YOUR OBJECTIVE
Convert the rows below into a JSON list of strings, one string per line, leaving out blank lines.

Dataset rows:
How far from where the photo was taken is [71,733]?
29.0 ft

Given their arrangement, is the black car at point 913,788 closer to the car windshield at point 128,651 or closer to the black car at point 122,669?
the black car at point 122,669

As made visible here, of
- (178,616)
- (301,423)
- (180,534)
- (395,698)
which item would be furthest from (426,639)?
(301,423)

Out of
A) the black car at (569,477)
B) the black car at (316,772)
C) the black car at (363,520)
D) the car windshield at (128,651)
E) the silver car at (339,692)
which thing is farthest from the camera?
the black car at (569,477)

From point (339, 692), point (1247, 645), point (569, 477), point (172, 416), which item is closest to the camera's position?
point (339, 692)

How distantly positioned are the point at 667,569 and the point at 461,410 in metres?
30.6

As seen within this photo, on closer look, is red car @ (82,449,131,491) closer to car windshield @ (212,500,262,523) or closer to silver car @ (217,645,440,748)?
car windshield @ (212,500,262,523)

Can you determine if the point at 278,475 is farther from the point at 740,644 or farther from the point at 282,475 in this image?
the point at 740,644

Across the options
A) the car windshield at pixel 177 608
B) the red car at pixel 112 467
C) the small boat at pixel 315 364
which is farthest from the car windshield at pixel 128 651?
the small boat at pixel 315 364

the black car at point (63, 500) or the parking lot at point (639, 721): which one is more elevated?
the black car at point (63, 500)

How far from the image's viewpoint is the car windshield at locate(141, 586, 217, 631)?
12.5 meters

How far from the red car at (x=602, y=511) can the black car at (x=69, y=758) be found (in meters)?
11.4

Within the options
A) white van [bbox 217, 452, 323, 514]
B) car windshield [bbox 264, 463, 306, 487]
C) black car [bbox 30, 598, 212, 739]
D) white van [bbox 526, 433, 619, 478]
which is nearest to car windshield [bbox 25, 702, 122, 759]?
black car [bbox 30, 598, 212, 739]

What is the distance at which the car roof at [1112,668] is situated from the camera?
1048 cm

EXERCISE SOLUTION
[
  "How far from where the photo was taken is [71,733]?",
  "29.0 ft",
  "Given their arrangement, is the black car at point 913,788 closer to the car windshield at point 128,651 or closer to the black car at point 122,669?",
  "the black car at point 122,669",
  "As made visible here, of",
  "- (178,616)",
  "- (301,423)",
  "- (180,534)",
  "- (395,698)",
  "which item would be furthest from (426,639)?",
  "(301,423)",
  "Out of",
  "A) the black car at (569,477)",
  "B) the black car at (316,772)",
  "C) the black car at (363,520)",
  "D) the car windshield at (128,651)",
  "E) the silver car at (339,692)",
  "which thing is farthest from the camera?",
  "the black car at (569,477)",
  "From point (339, 692), point (1247, 645), point (569, 477), point (172, 416), which item is closest to the camera's position?",
  "point (339, 692)",
  "How distantly positioned are the point at 667,569 and the point at 461,410 in metres?",
  "30.6",
  "As seen within this photo, on closer look, is red car @ (82,449,131,491) closer to car windshield @ (212,500,262,523) or closer to silver car @ (217,645,440,748)?",
  "car windshield @ (212,500,262,523)",
  "Can you determine if the point at 278,475 is farther from the point at 740,644 or farther from the point at 282,475 in this image?",
  "the point at 740,644",
  "Across the options",
  "A) the car windshield at pixel 177 608",
  "B) the red car at pixel 112 467",
  "C) the small boat at pixel 315 364",
  "which is farthest from the car windshield at pixel 128 651?",
  "the small boat at pixel 315 364",
  "the black car at point (63, 500) or the parking lot at point (639, 721): which one is more elevated?",
  "the black car at point (63, 500)",
  "How far from the image's viewpoint is the car windshield at locate(141, 586, 217, 631)?",
  "12.5 meters",
  "How far from the red car at (x=602, y=511) can the black car at (x=69, y=758) be found (in meters)?",
  "11.4",
  "Within the options",
  "A) white van [bbox 217, 452, 323, 514]",
  "B) car windshield [bbox 264, 463, 306, 487]",
  "C) black car [bbox 30, 598, 212, 739]",
  "D) white van [bbox 526, 433, 619, 478]",
  "which is nearest to car windshield [bbox 25, 702, 122, 759]?",
  "black car [bbox 30, 598, 212, 739]",
  "What is the distance at which the car roof at [1112,668] is situated from the camera?",
  "1048 cm"
]